Yesterday, Louisiana Superintendent of Education John White announced “tougher standards” for private schools that qualify for and accept voucher funding “were coming.” And while the media may attempt to spin this as an accountability measure that favors Superintendent White, it is, without question, the most blatant admission the voucher program he and Governor Bobby Jindal have championed is in clear violation of the Louisiana State Constitution and many of the schools approved for taxpayer funding should have never been considered.

Here’s the critical issue (bold mine):

The Louisiana Constitution requires that to get state approval, a nonpublic school must have a curriculum at least as strong as the state’s. The state, however, can’t dictate what is taught.

White said he’s considering a graduated scale for the approval process that allows larger schools that are accredited by an independent agency, such as the Southern Association of Colleges and Schools, to receive a less stringent review. Accreditation by a panel somewhat associated with a school would not fit that category.

Section VII, Section IV:

§4. Approval of Private Schools

Section 4. Upon application by a private elementary, secondary, or proprietary school with a sustained curriculum or specialized course of study of quality at least equal to that prescribed for similar public schools, the State Board of Elementary and Secondary Education shall approve the private school. A certificate issued by an approved private school shall carry the same privileges as one issued by a state public school.

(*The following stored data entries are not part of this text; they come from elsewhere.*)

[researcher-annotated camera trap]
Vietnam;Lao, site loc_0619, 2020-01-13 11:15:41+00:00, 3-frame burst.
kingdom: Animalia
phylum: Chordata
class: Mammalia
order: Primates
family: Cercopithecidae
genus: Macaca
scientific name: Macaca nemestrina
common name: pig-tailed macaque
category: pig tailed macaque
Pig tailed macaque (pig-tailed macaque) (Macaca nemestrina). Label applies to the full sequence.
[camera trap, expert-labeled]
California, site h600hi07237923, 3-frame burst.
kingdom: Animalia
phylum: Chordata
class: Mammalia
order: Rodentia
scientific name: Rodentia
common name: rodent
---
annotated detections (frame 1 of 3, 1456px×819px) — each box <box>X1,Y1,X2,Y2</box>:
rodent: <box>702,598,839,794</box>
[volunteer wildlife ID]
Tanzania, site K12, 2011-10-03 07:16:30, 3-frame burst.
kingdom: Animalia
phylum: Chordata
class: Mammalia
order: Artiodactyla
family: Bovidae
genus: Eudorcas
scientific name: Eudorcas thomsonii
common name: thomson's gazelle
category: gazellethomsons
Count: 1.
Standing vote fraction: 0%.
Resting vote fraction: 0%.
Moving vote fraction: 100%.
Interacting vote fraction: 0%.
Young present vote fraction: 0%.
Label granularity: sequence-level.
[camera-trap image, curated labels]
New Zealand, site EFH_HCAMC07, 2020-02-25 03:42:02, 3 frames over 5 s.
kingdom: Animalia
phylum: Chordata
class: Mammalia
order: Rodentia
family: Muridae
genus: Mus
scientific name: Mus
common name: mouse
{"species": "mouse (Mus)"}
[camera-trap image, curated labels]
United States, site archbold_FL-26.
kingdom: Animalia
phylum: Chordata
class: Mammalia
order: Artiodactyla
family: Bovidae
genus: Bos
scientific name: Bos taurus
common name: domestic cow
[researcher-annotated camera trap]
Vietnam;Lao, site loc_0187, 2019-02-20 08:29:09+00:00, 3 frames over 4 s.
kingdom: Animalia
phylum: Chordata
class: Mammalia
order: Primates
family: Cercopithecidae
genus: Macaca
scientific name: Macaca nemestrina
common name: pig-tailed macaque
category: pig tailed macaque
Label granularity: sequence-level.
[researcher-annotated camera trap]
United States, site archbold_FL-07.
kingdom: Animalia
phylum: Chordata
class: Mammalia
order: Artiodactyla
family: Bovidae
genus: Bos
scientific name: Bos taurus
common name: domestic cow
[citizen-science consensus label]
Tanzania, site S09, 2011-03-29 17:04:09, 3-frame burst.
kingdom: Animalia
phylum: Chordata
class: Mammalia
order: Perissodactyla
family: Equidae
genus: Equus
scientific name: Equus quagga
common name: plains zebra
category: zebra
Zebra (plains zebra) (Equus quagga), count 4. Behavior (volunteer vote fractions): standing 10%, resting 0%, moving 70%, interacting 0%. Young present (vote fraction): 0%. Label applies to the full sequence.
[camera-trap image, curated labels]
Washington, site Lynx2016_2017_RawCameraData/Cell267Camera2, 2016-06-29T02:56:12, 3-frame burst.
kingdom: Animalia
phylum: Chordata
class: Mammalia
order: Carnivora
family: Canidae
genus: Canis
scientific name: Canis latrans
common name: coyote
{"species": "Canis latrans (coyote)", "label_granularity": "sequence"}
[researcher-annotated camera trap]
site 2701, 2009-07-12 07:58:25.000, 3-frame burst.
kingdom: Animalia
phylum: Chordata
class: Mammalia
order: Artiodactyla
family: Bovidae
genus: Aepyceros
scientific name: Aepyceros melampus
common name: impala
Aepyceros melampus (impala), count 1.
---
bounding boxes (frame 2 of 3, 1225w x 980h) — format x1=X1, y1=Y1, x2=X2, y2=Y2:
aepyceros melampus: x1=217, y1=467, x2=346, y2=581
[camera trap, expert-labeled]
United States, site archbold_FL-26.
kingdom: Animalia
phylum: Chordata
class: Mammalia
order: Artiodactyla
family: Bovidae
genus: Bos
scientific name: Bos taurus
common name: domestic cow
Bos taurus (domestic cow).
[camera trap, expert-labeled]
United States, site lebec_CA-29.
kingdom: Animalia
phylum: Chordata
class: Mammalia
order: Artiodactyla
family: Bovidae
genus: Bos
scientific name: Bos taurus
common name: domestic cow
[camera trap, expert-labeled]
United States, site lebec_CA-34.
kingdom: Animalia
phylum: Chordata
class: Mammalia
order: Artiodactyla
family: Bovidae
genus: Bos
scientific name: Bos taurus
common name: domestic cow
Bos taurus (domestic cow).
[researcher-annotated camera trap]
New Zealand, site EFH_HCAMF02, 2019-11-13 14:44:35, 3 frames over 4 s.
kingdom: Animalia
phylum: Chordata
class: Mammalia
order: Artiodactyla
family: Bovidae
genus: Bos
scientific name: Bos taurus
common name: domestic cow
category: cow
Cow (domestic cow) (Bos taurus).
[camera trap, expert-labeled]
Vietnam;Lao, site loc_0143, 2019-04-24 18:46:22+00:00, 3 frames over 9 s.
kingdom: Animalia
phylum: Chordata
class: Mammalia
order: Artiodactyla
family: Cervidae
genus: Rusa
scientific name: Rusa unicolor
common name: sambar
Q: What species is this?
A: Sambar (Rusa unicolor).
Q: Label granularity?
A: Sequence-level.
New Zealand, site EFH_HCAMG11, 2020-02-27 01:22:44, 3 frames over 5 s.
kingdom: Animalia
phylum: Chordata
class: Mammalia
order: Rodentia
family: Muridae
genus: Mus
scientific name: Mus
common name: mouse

There is no possible way that Superintendent White or any other elected or appointed official can honestly argue that schools like New Living Word in Ruston or Cenla Christian Academy in Pineville, among others, offer a curriculum “as strong as the state’s,” regardless of the “accrediting body” upon which they may rely. Schools that offer ACE, Bob Jones University, and/or ABeka curricula are inherently, indeed purposely, not as strong or as rigorous. Considering that the vast majority of private colleges and universities in the country and the entire public university system in the State of California can, by law, reject college applicants on the basis of the strength and merits of the coursework they took in high school, many of the schools that Superintendent John White approved for taxpayer funding under Bobby Jindal’s voucher program are in violation of the Louisiana State Constitution.

It’s open and shut.

And that, I imagine, is why Superintendent White is now frantically attempting to change the standards for private schools, to make it appear to the media and the public as if he has suddenly decided to get “tougher.”

How much tougher? That is not disclosed.

Let’s face it: The entire program has been exposed as a scam, a mega-million dollar giveaway of taxpayer dollars to fly-by-night, get-rich-quick operators and struggling far-right and religiously conservative education profiteers who seek to exploit the program to change their bottom lines. Jindal’s voucher program isn’t the one that he’d like to believe he’s selling: It’s not concerned with providing working class, inner-city families the ability to take their child out of a failing school and place them into a thriving private or parochial school. Instead, the program was conceived more like a venture capitalist experiment: They’ve never been concerned with actually giving families the money for these vouchers; they’ve been far more concerned with the ways in which they can allot voucher funding to a pre-selected number of schools for a pre-selected number of spots to support and fund an entirely new creation(something which likely violates the Lemon Test of the US Supreme Court on at least three different levels).

But regardless, this, interestingly, doesn’t even touch the Establishment Clause arguments– that is, vouchers are unduly violating the separation of church and state. This is much more simple: This is about the strength of curriculum. If private schools aren’t as rigorous as public schools, then they are not entitled to public money, per the Louisiana STATE Constitution. And to be honest, though it’s an argument that seems to have snuck on them, it’s one that many of their opponents have kept in their back pockets, which explains, in part, Superintendent Whites’s response.

4 thoughts

  1. I couldn’t agree more vigorously with your points. But, the questions remain, who also has the same thoughts, and more importantly, what can be done about it?

  2. This article makes a fine point. However, it does not touch on the unconstitutionality of taking Minimum Foundation funds and sending such monies to nonpublic schools. October 15h is fast approaching.